À cette époque, l’Inde était un pays en retard en matière automobile, avec des ventes annuelles de voitures ne dépassant pas 40 000 unités, dominées par des modèles britanniques obsolètes.

Le gouvernement avait récemment nationalisé Maruti, un projet visant à construire une « voiture populaire » en Inde, mais son partenariat avec Renault a échoué.

Un coup du destin et une seconde chance

La recherche d'un partenaire étranger par Maruti s'avérait difficile, avec des refus de Fiat, Subaru et même Suzuki au départ.

Ce n’est que par un coup du sort qu’un directeur de Suzuki en Inde a remarqué un article de journal mentionnant un éventuel accord entre Maruti et son rival Daihatsu.

Cela a incité à appeler rapidement le siège social et, après avoir appris le refus, Suzuki lui-même a télégraphié à Maruti, les invitant à revenir au Japon pour une deuxième tentative.

Le revirement a été rapide et décisif : une lettre d'intention a été signée en quelques mois, jetant les bases d'un partenariat qui allait transformer le paysage automobile indien.

Maruti 800 : la révolution sur quatre roues

Le lancement de la berline Maruti 800, un véhicule directement inspiré de l'Alto, en 1983, n'était rien de moins qu'une révolution.

La popularité instantanée de la voiture était une indication de sa valeur sur le marché indien.

La Maruti 800 n'était pas seulement une voiture, c'était un symbole d'aspiration, un ticket pour la mobilité personnelle pour des millions de personnes.

Maruti Suzuki, comme on l'appelle désormais, a continué de dominer le marché indien, détenant environ 40 % des parts de marché à ce jour.

Suzuki a également instauré une culture d'égalité sur le lieu de travail, en introduisant des bureaux ouverts, une cantine unique pour tous et un uniforme pour tous les employés, quelle que soit leur position, une déclaration audacieuse dans l'Inde soucieuse de classe.

Un héritage qui va au-delà des voitures

Bien que toutes les initiatives n'aient pas été couronnées de succès, comme l'alliance de courte durée avec Volkswagen, l'influence de Suzuki est restée indéniable.

Il a officiellement passé le relais de PDG à son fils Toshihiro en 2016, mais est resté président pendant cinq ans supplémentaires jusqu'à l'âge de 91 ans, continuant à agir en tant que conseiller.

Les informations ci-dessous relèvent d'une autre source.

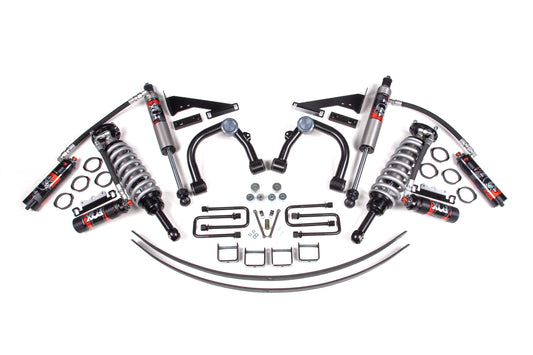 BDS SUSPENSION 3 Inch Lift Kit - FOX 2.5 Coil-Over - Toyota Tacoma (05-15) 4WD BDS832FPE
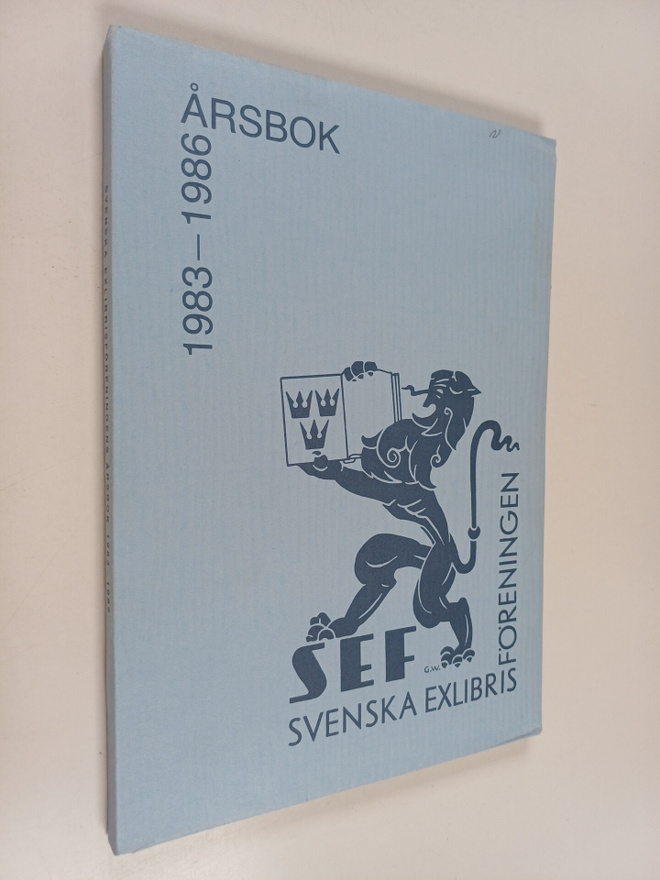 Ejnar Berg : Svenska exlibris föreningens årsbok 1983-1986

L'entreprise a approfondi ses liens avec Toyota, consolidant ainsi davantage son héritage. Son approche était simple : travailler dur et jouer au golf.

Comme l'a déclaré le président de Toyota, Akio Toyoda : « Pour moi, il était plus qu'un dirigeant d'entreprise admiré : il était comme un père. »

L'impact durable de Suzuki sur l'Inde reste sa plus grande réussite : ses voitures ont façonné l'identité du pays et sa vision est toujours la force motrice de la dynamique culture automobile indienne.